FIG. 2: D encoding the designed polypeptide of the present invention
FIG. 2 is an explanatory diagram showing a base sequence of NA.

FIG. 3 is an explanatory diagram showing a step of preparing a plasmid pGEX-2T · Pep1.

FIG. 4 is an explanatory diagram showing the structure of a fusion protein.

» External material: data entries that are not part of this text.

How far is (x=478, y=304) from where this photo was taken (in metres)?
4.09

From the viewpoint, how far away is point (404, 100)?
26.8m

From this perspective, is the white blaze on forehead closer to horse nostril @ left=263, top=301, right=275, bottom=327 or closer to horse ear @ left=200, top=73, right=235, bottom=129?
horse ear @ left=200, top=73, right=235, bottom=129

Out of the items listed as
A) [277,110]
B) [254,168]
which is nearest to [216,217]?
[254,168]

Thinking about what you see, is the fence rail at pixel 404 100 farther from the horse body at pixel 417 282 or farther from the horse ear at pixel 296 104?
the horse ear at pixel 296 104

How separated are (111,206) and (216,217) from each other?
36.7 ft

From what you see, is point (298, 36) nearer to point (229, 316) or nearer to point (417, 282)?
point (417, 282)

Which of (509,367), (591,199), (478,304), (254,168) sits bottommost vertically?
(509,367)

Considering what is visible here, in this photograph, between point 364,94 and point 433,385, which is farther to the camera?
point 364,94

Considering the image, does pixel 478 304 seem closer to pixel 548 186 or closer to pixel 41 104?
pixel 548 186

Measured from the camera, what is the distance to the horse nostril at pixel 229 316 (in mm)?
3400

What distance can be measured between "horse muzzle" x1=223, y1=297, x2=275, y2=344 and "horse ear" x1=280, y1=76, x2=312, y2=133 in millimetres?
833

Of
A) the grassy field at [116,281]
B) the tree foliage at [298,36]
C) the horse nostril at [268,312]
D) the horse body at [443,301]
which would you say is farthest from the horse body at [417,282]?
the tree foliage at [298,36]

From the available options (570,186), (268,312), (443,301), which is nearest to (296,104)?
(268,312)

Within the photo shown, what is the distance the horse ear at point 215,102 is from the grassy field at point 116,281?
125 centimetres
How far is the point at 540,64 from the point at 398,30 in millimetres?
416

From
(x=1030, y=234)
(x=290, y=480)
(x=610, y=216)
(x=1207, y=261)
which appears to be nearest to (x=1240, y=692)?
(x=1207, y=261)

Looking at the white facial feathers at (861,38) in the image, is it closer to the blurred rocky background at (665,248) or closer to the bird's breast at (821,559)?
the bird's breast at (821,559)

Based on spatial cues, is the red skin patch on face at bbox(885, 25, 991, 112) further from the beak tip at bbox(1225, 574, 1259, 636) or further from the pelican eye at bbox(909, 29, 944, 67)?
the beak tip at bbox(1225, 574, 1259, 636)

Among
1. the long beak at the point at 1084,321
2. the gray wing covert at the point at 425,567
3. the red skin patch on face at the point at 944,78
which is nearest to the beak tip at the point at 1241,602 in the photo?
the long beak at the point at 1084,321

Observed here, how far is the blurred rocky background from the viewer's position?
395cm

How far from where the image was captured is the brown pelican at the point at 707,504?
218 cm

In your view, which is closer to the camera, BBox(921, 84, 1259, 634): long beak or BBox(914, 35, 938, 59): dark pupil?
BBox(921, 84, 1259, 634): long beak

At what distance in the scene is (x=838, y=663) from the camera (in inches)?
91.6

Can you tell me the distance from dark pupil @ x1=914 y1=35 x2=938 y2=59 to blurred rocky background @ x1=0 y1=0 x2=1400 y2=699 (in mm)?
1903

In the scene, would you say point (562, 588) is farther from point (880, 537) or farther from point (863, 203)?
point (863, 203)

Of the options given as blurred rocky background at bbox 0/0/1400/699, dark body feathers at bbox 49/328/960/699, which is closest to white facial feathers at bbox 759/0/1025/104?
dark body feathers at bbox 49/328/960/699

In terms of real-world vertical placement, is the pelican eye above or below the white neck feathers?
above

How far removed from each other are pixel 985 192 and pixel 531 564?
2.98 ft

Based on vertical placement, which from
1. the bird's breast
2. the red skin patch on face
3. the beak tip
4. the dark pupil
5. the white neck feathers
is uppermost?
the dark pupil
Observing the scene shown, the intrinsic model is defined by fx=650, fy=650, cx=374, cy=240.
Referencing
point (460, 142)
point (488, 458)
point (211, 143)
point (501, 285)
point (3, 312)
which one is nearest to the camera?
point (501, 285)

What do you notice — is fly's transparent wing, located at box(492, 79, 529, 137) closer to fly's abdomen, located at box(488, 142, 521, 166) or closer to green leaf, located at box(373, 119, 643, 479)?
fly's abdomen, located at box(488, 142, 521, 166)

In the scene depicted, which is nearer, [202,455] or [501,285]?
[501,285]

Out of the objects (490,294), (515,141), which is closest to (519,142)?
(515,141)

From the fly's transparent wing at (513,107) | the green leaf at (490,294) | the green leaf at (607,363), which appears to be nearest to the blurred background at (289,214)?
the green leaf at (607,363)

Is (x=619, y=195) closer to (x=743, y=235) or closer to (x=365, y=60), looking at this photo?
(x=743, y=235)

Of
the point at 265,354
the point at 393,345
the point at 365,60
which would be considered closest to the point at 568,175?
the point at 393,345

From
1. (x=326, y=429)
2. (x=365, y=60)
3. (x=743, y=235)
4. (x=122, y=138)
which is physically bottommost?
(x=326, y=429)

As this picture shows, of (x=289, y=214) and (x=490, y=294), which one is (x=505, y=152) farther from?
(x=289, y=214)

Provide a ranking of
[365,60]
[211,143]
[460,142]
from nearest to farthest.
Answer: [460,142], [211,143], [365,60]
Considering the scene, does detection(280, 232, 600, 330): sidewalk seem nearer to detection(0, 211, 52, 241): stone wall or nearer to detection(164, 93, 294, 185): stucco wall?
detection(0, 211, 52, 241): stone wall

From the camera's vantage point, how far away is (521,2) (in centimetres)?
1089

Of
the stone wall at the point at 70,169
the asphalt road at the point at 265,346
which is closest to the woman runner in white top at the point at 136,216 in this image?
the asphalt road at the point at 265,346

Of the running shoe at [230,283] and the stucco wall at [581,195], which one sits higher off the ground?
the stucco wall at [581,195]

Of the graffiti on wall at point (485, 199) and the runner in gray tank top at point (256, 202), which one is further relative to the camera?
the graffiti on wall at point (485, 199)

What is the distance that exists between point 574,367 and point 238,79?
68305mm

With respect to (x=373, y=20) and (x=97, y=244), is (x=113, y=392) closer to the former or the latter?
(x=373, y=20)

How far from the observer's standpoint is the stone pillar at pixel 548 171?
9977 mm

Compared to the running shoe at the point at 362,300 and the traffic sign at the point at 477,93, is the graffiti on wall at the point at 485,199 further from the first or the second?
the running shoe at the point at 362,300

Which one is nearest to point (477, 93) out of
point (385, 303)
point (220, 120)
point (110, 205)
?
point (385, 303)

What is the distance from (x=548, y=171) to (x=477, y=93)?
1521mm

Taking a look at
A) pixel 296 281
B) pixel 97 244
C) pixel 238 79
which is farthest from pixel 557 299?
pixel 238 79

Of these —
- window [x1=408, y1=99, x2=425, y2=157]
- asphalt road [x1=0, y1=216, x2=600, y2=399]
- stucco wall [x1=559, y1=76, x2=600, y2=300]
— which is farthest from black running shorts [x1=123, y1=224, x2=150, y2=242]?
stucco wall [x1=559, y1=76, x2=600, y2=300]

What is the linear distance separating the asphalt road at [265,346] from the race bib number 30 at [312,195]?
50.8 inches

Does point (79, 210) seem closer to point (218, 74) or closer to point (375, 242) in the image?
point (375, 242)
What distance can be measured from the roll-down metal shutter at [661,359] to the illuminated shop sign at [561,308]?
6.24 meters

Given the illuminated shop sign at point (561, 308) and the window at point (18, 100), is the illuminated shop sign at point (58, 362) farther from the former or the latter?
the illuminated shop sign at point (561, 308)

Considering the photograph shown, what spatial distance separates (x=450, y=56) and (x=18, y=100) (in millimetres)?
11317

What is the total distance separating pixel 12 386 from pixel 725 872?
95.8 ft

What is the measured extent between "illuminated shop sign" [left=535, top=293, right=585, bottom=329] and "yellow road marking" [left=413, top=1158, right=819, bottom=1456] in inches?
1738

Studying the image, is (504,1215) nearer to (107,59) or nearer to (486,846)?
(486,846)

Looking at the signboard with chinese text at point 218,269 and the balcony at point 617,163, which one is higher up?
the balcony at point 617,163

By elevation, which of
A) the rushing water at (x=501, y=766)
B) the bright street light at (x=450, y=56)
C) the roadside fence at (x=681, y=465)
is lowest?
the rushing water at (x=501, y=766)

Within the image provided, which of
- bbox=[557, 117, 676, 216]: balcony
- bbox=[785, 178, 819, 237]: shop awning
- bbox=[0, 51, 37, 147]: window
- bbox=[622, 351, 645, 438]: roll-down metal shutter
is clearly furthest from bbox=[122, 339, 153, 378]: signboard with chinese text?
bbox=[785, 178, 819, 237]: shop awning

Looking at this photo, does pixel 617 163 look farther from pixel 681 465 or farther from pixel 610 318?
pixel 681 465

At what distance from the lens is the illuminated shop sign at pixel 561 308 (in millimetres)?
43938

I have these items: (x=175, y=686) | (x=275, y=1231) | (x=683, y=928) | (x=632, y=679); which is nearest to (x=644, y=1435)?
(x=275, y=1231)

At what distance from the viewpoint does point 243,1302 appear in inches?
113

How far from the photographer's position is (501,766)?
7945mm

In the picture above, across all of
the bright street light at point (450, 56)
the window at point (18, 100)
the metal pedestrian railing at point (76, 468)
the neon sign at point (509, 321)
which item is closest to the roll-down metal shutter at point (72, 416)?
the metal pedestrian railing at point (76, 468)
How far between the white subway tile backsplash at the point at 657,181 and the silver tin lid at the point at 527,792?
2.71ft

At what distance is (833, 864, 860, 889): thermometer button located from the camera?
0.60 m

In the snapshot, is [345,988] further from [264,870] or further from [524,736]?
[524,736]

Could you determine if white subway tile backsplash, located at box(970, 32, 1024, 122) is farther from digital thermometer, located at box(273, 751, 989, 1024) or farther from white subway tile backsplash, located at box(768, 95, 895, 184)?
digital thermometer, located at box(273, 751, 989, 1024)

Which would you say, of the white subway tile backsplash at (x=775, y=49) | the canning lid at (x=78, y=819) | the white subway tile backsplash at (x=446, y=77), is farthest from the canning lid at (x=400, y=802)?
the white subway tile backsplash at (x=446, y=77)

Continuation of the front page (51) Int.Cl. ⁷ Identification symbol FI Theme coat II (reference) // C07K 14/35 C12R 1:91) (C12P 21/08 C12N 15/00 C C12R 1:91) ZNAA (72) Inventor Hidenori Nogi 1-11-4 Higashikanda, Chiyoda-ku, Tokyo F-term in Yatron Co., Ltd. 4B024 AA13 BA31 BA50 CA04 DA02 DA06 EA04 GA03 GA11 HA15 4B064 AG26 AG27 BA14 CA10 CA20 CC24 CE06 CE12 DA15 4H045 AA11 AA30 BA21 BA41 CA11 DA76 DA86 FA72 FA74 GA10 GA15 GA22 GA25 GA26 HA05

Claims (3)

[Claims] 1. A monoclonal antibody or a fragment thereof, which specifically reacts with the Mycobacterium tuberculosis 38 kDa protein and does not react with atypical mycobacteria. 2. The monoclonal antibody or a fragment thereof according to claim 1 is brought into contact with a test sample, and the monoclonal antibody or a fragment thereof is brought into contact with M. tuberculosis 38k.
An immunological analysis method for the Mycobacterium tuberculosis 38 kDa protein, which comprises detecting a complex with a Da protein. 3. A reagent for immunological analysis of the Mycobacterium tuberculosis 38 kDa protein, comprising the monoclonal antibody or a fragment thereof according to claim 1.